What both of those errors mean is that Swift can’t figure out what the next character is for a given character. The folks who implemented Character chose not to conform it to Strideable.

I’m confused! Aren’t Characters just some number in a table? Can’t Swift know that after “a” there will be “b”, then “c” and so on?

You’re asking a very good question. Swift does know that. Yet since Characters are for every possible value in Unicode, and not just simple ascii characters (like “a” and “z”), then things can get a bit tricky. Let’s explain how it can get tricky:

1 - Unicode Sorting is different based on locale

Certain languages put any character that has a diacritics (Ex: à, ë, etc) after "z" while other languages place them before a, e, o, i, u

import Foundation

let words = ["zebra", "apple", "éclair", "elephant", "åland"]


// Function to sort and print results for a given locale
func sortAndPrint(words: [String], localeIdentifier: String) {
    let sortedWords = words.sorted {
        $0.compare($1, locale: Locale(identifier: localeIdentifier)) == .orderedAscending
    }
    print("\(localeIdentifier) Sorting: \(sortedWords)")
}

// Sort using different locales
sortAndPrint(words: words, localeIdentifier: "en_US")  // English (US)
sortAndPrint(words: words, localeIdentifier: "sv_SE") // Swedish
sortAndPrint(words: words, localeIdentifier: "fr_FR") // French

Output

en_US Sorting: ["åland", "apple", "éclair", "elephant", "zebra"]
sv_SE Sorting: ["apple", "éclair", "elephant", "zebra", "åland"]
fr_FR Sorting: ["åland", "apple", "éclair", "elephant", "zebra"]
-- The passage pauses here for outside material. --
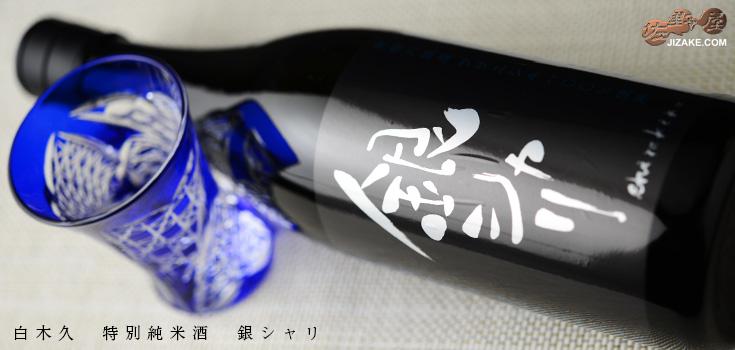 白木久 特別純米酒 銀シャリ 720ml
As you can see the sorting is different.

This means users of different countries could end up having different understanding of:

let range = "z"..."à"

To an English and Swedish user that range would make sense, while to a French user it wouldn’t. The Swift language can’t truly tell you what’s next in a for loop.

Also note: if you don’t have a locale set then it will just go based on the code points order.
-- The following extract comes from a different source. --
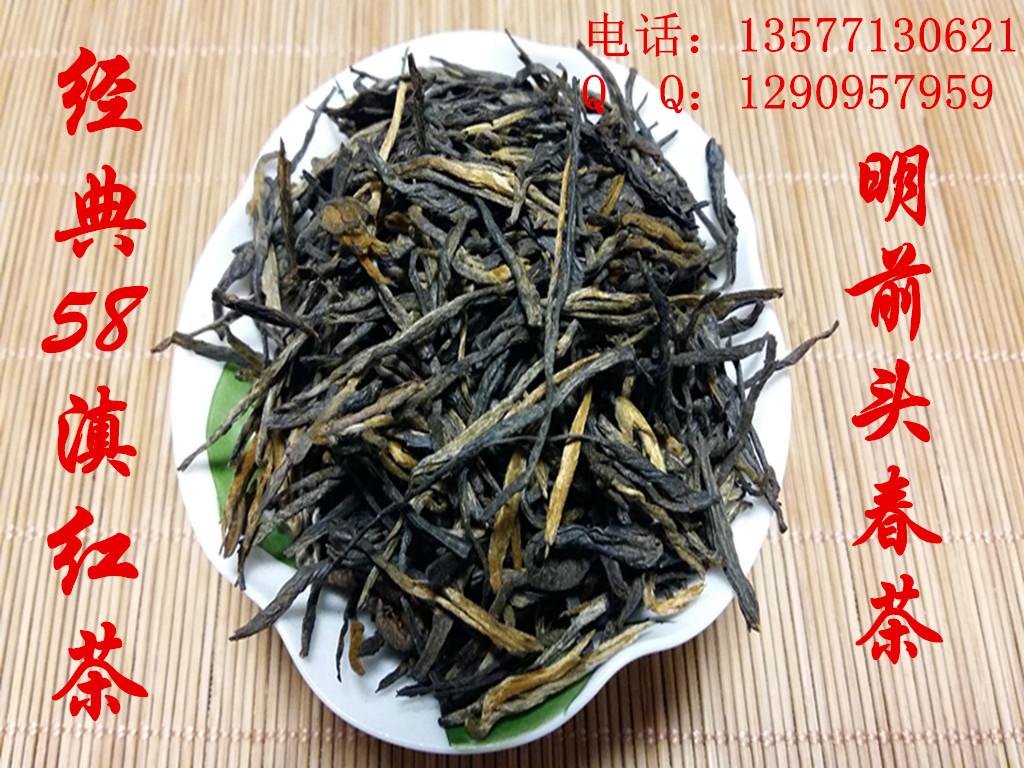 滇红凤庆松针经典58茶叶厂家直销批发零售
2 - New versions of Unicode have new characters

https://www.unicode.org/versions/

Currently we’re at version 16.0.0

Ok I get it. There are new characters. Why is that a problem? Isn’t it that the new characters go to the end of the full Unicode standard?

No. They don’t go to the end. Unicode is made up of blocks with pre-defined ranges.

The number of items within the range can vary depending on the version/date of unicode being used.

Example: The Hebrew Language’s Unicode Block is in the range of: U+0590-U+05FF i.e. it has a space for 256 code points / characters.

blocks for different languages. The list is goes beyond this screenshot...

But what’s more interesting is that:

not all code points of a block is used.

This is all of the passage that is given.